Count the lines in the items below that contain the string "instances", and give only that number.
━━━━━━━━━━━━━━━━━━━━━━━━━━━━━━
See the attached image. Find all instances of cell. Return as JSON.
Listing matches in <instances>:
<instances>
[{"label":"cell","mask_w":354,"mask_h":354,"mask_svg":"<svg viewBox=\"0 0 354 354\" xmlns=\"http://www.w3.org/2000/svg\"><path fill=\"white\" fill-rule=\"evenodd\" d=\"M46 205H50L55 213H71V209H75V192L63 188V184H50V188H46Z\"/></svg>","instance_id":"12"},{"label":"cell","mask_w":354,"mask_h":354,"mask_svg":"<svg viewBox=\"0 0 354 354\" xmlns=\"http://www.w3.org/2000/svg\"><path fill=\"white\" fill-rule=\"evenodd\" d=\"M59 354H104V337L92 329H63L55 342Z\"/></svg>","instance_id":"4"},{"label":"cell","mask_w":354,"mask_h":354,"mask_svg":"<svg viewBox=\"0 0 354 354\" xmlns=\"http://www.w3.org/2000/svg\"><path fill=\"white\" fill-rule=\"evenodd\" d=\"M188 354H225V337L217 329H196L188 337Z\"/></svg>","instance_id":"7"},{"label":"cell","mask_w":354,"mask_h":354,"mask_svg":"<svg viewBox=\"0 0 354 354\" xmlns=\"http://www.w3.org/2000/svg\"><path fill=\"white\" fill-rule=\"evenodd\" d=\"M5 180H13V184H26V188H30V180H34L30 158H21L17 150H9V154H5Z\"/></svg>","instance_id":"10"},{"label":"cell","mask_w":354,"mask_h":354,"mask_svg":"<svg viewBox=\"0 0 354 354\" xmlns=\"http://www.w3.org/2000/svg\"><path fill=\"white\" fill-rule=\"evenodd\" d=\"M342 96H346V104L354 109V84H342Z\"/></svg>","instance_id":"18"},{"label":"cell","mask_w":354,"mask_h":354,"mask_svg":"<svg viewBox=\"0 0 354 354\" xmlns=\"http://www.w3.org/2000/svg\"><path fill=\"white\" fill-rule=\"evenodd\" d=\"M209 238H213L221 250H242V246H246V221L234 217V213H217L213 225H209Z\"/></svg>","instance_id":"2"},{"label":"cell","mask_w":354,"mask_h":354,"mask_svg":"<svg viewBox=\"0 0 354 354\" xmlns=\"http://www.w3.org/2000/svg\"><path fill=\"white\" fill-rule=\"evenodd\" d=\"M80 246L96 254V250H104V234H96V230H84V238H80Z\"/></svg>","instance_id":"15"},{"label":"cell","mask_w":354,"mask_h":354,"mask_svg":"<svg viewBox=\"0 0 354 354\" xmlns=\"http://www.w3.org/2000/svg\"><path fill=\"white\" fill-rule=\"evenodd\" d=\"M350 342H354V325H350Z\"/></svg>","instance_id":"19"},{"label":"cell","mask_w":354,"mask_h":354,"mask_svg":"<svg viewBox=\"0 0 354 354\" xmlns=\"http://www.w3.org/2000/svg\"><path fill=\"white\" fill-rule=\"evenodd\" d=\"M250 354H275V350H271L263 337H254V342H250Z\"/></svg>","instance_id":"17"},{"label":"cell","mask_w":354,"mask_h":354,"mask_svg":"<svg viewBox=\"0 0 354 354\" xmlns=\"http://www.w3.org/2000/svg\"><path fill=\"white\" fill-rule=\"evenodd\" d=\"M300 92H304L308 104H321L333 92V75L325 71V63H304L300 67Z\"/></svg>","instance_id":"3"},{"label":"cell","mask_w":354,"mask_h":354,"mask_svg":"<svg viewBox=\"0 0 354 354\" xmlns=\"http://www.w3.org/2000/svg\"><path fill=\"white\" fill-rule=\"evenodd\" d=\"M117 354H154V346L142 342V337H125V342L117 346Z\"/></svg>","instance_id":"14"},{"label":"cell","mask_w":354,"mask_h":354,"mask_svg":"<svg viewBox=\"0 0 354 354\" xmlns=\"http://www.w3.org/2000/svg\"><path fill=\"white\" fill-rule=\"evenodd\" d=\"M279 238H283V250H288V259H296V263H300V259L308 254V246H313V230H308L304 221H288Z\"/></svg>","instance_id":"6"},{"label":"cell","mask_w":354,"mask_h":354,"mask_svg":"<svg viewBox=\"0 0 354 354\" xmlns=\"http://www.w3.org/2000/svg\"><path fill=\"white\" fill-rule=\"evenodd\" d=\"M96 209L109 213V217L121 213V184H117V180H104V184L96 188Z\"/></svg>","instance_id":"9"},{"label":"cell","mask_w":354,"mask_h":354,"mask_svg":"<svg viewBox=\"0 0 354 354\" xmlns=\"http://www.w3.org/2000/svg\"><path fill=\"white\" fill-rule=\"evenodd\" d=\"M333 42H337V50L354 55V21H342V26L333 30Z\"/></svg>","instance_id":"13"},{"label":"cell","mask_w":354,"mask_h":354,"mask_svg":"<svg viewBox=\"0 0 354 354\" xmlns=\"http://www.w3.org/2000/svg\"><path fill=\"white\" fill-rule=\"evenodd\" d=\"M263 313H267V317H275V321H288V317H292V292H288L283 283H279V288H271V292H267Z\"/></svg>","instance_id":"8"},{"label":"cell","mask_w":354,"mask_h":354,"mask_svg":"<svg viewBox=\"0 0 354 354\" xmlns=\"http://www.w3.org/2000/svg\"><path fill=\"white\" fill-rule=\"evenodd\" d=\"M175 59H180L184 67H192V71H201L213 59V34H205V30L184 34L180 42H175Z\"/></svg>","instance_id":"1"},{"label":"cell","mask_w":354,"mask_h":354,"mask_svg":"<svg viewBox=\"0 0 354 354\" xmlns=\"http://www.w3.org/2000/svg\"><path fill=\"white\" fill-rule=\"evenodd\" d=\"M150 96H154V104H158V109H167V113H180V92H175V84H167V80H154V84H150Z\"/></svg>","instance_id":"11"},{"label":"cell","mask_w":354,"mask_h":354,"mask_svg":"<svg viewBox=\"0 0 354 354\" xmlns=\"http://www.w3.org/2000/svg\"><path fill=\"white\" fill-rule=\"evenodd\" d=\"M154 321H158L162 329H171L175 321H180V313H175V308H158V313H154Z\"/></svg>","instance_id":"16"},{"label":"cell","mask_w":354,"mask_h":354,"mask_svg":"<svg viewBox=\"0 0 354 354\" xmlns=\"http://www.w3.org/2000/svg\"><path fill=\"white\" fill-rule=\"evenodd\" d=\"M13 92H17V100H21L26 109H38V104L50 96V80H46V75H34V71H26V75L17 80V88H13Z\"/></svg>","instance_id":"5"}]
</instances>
━━━━━━━━━━━━━━━━━━━━━━━━━━━━━━
> Correct response
4